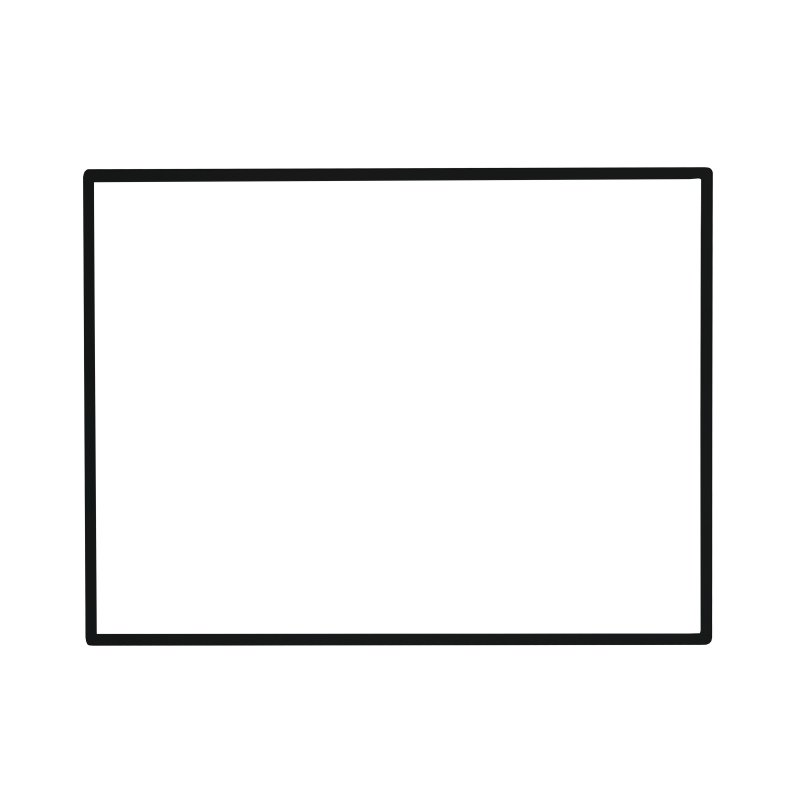 LED Advertising Light Box A2 Ultra Slim Frame Poster Display Illuminated Wall Ceiling Mounted 1m Bracket Backlit Menu Board Movie Takeaway Shop Sign Holder Black Rectangle Lightweight Aluminium Indoor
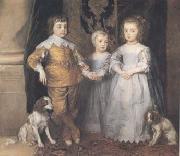 Dyck, Anthony van The Three Eldest Children of Charles I (mk25) oil painting reproduction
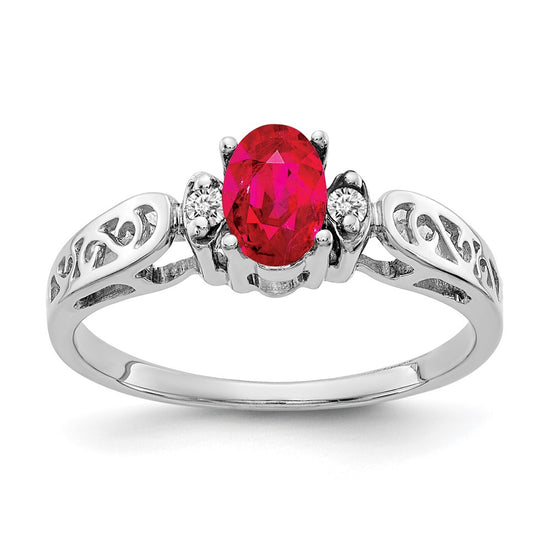 Oval Gemstone & Diamond Rings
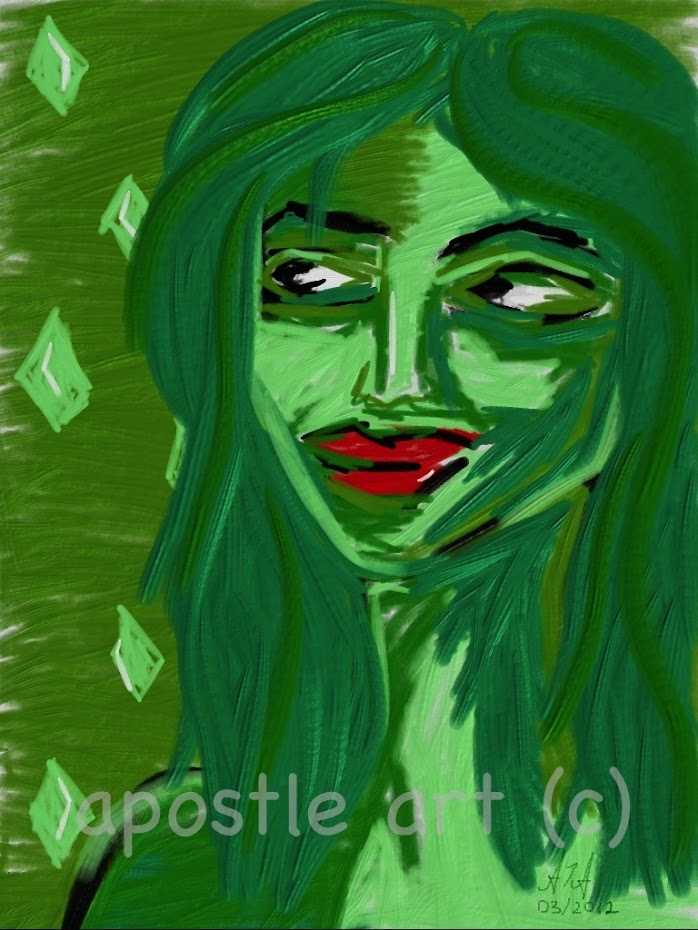 Portrait of the green fairy (work in progress favourite)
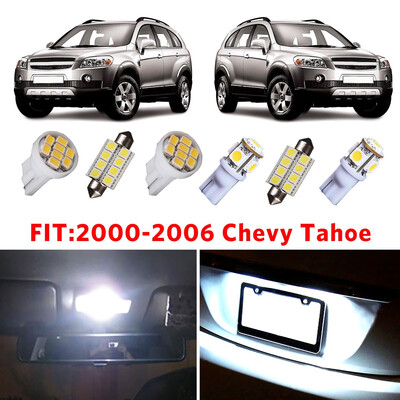 

17 PCS 00-06 For Chevy Tahoe Car Interior LED Light Package Kit Deal Xenon White
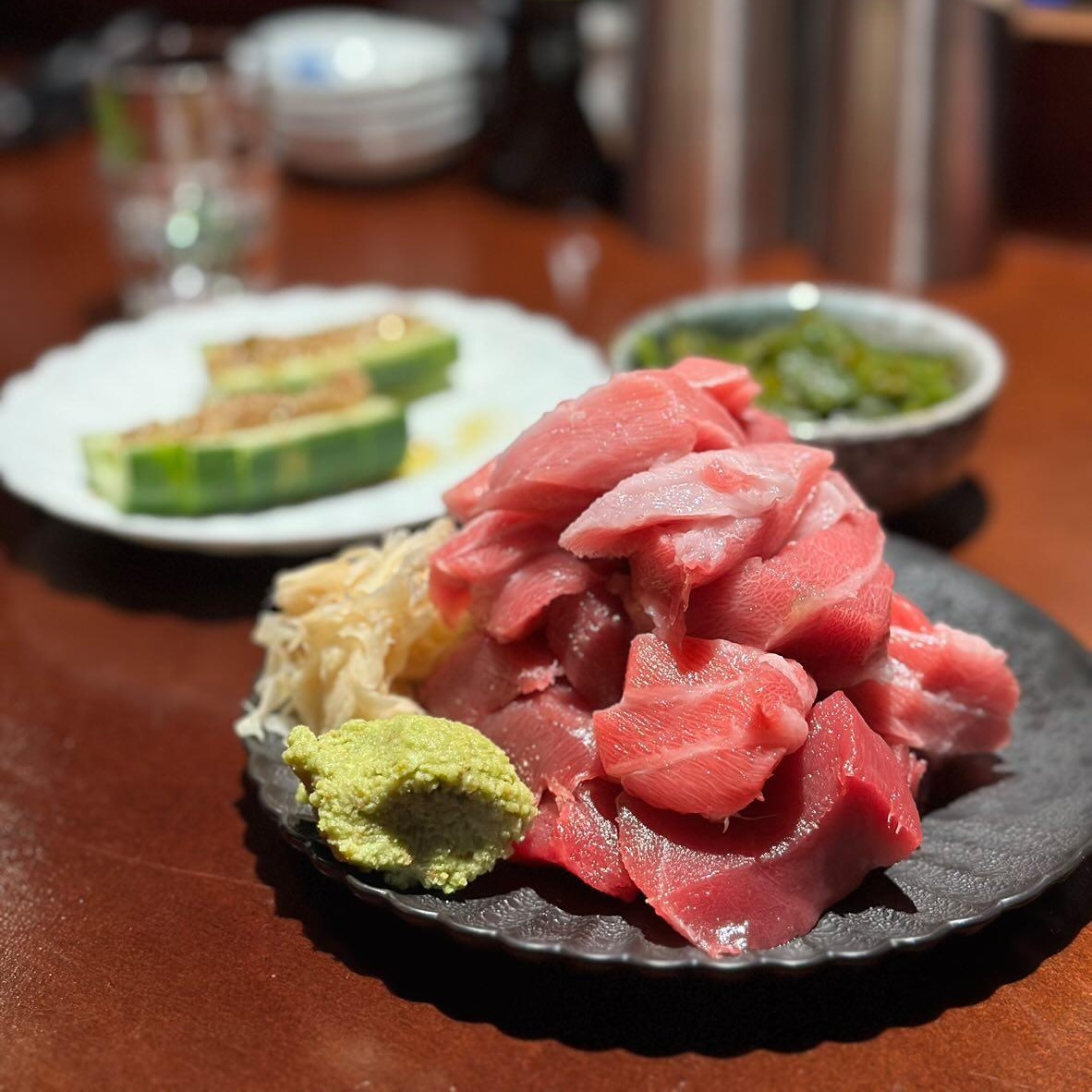 Hisoka 大阪スタイル居酒屋のコースとサバ巻き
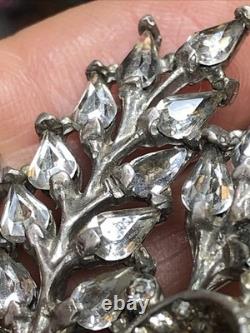 39. Rare TRIFARI ALFRED PHILIPPE Sterling 925 Wheat Ears White Rhinestone Pin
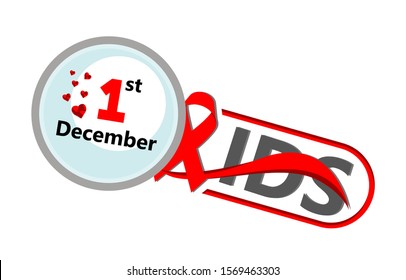 a world aids day logo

▸ WHAT YOU HAVE TO DO:
Without carrying over any pictures, retype the records above exactly.

▸ TASK RESPONSE:
 LED Advertising Light Box A2 Ultra Slim Frame Poster Display Illuminated Wall Ceiling Mounted 1m Bracket Backlit Menu Board Movie Takeaway Shop Sign Holder Black Rectangle Lightweight Aluminium Indoor
 Dyck, Anthony van The Three Eldest Children of Charles I (mk25) oil painting reproduction
 Oval Gemstone & Diamond Rings
 Portrait of the green fairy (work in progress favourite)

17 PCS 00-06 For Chevy Tahoe Car Interior LED Light Package Kit Deal Xenon White
 Hisoka 大阪スタイル居酒屋のコースとサバ巻き
 39. Rare TRIFARI ALFRED PHILIPPE Sterling 925 Wheat Ears White Rhinestone Pin
 a world aids day logo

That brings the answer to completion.